On 10 Jun 2013, at 16:10, James Knott wrote:

Carlos E. R. wrote:
localhost is in hosts, twice at least.

There's no problem with having more than one line with a host name.
Only the first one will be used.

That is not routinely true. Assuming a typical nsswitch.conf, both the traditional gethostbyname() and the modern getaddrinfo() calls that resolve names to addresses both return structures that include all addresses whose entries in /etc/hosts include the name as a value or all values provided by normal DNS resolution of the name, with no particular significance to the ordering of the addresses returned. If (as when setting Postfix's "inet_interfaces" parameter to a list of hostnames) a daemon's configuration tells it to listen on particular addresses by hostname, it is only rational for that daemon to see that as a directive to use all of the addresses to which the name resolves.

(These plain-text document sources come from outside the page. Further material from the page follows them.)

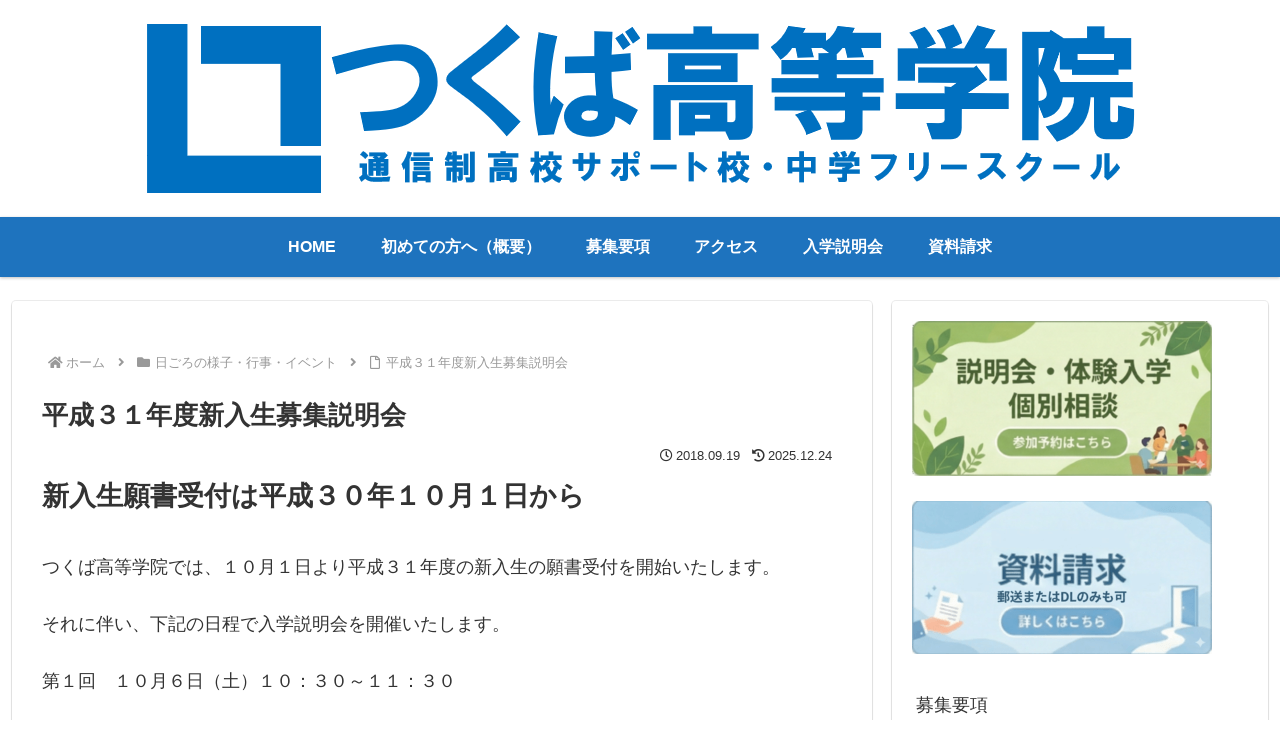

--- FILE ---
content_type: application/javascript
request_url: https://in.treasuredata.com/js/v3/global_id?callback=TreasureJSONPCallback1
body_size: 124
content:
typeof TreasureJSONPCallback1 === 'function' && TreasureJSONPCallback1({"global_id":"84468932-4e3f-428f-b792-0c82defa1191"});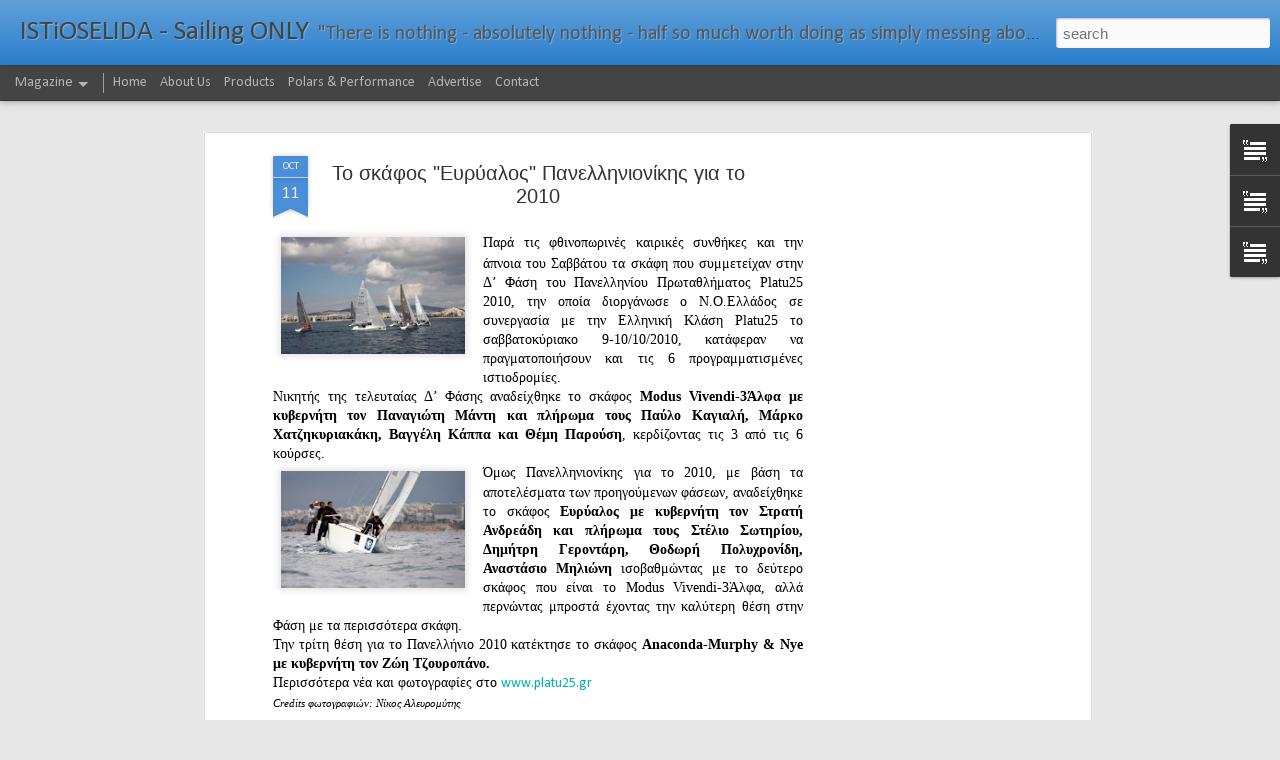

--- FILE ---
content_type: text/html; charset=utf-8
request_url: https://www.google.com/recaptcha/api2/aframe
body_size: 267
content:
<!DOCTYPE HTML><html><head><meta http-equiv="content-type" content="text/html; charset=UTF-8"></head><body><script nonce="Brc3VmOvSslR2pv5n2vxFA">/** Anti-fraud and anti-abuse applications only. See google.com/recaptcha */ try{var clients={'sodar':'https://pagead2.googlesyndication.com/pagead/sodar?'};window.addEventListener("message",function(a){try{if(a.source===window.parent){var b=JSON.parse(a.data);var c=clients[b['id']];if(c){var d=document.createElement('img');d.src=c+b['params']+'&rc='+(localStorage.getItem("rc::a")?sessionStorage.getItem("rc::b"):"");window.document.body.appendChild(d);sessionStorage.setItem("rc::e",parseInt(sessionStorage.getItem("rc::e")||0)+1);localStorage.setItem("rc::h",'1769569746591');}}}catch(b){}});window.parent.postMessage("_grecaptcha_ready", "*");}catch(b){}</script></body></html>

--- FILE ---
content_type: text/javascript; charset=UTF-8
request_url: https://www.istioselida.com/?v=0&action=initial&widgetId=Text1&responseType=js&xssi_token=AOuZoY6yAvEYsLn8NwtDqSnHxr8RbGlz2g%3A1769569742689
body_size: 137
content:
try {
_WidgetManager._HandleControllerResult('Text1', 'initial',{'content': '\x3cspan style\x3d\x22color:#cccccc;\x22\x3e\u0391\u03bd \u03c3\u03b1\u03c2 \u03b1\u03c1\u03ad\u03c3\u03b5\u03b9 \u03b1\u03c5\u03c4\u03cc \u03c0\u03bf\u03c5 \u03b2\u03bb\u03ad\u03c0\u03b5\u03c4\u03b5 \u03c4\u03bf \u03af\u03b4\u03b9\u03bf \u03bc\u03c0\u03bf\u03c1\u03b5\u03af \u03bd\u03b1 \u03b1\u03c1\u03ad\u03c3\u03b5\u03b9 \u03ba\u03b1\u03b9 \u03c3\u03c4\u03bf\u03c5\u03c2 \u03c6\u03af\u03bb\u03bf\u03c5\u03c2 \u03c3\u03b1\u03c2.\x3c/span\x3e\x3cbr /\x3e\x3cstrong\x3e\x3cspan style\x3d\x22color:red;\x22\x3e\u03a0\u03b5\u03af\u03c4\u03b5 \u03c4\u03bf\u03c5\u03c2 \u03b3\u03b9\u03b1 \u03c4\u03b7\u03bd \u0399\u03c3\u03c4\u03b9\u03bf\u03c3\u03b5\u03bb\u03af\u03b4\u03b1!\x3cbr /\x3e\x3c/span\x3e\x3c/strong\x3e\x3cbr /\x3e\x3cspan style\x3d\x22color:#cccccc;\x22\x3eIf you like what u r reading in istioselida so might your friends. Let them know about it -\x3c/span\x3e \x3cstrong\x3e\x3cspan style\x3d\x22color:red;\x22\x3eTell a friend!\x3c/span\x3e\x3c/strong\x3e\x3cbr /\x3e', 'title': '\u0394\u03b9\u03b1\u03b4\u03ce\u03c3\u03c4\u03b5 \u03bc\u03b1\u03c2!'});
} catch (e) {
  if (typeof log != 'undefined') {
    log('HandleControllerResult failed: ' + e);
  }
}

That's why this is a problem for Postfix: it is being told to open listeners using a name that resolves to 2 addresses: one that is bound to a configured network interface and 127.0.0.2, which isn't. A quirk of the Linux loopback implementation allows listeners to be opened on any address in 127/8 on the lo interface, but Postfix doesn't (and shouldn't) handle 127/8 specially and open listeners on arbitrary addresses that just happen to work. It sees that 127.0.0.2 isn't configured on any interface, reports its misconfiguration, and dies because that sort of error is severe for a MTA.

That you can ping that destination is not the same as pinging /from/
that IP.

How often do you ever ping from an IP?

Not very frequently, but apparently far more often than you would expect. :)

The best you can do is specify
which interface is to be used.

That does not accurately describe the functionality of the "-I" option to the modern Linux (iputils) version of ping nor of the analogous options in the BSD (-b/-S) and SVr4/Solaris (-i) ping implementations. All 3 of those provide for the specification of a source address OR an interface name.

The actual address used is the one
that's assigned to the interface that is used to reach the destination.

It is common for interfaces to have many more than one IP address assigned to them, so "the one that's assigned to the interface" may be a meaningless phrase. More precisely: a target address uses a particular route which is bound to an interface and may use a specific source address. If you do not specify a source address for ping to use, it will use the source address specific to the route (if their is one) or the default address for the interface to which the route is bound.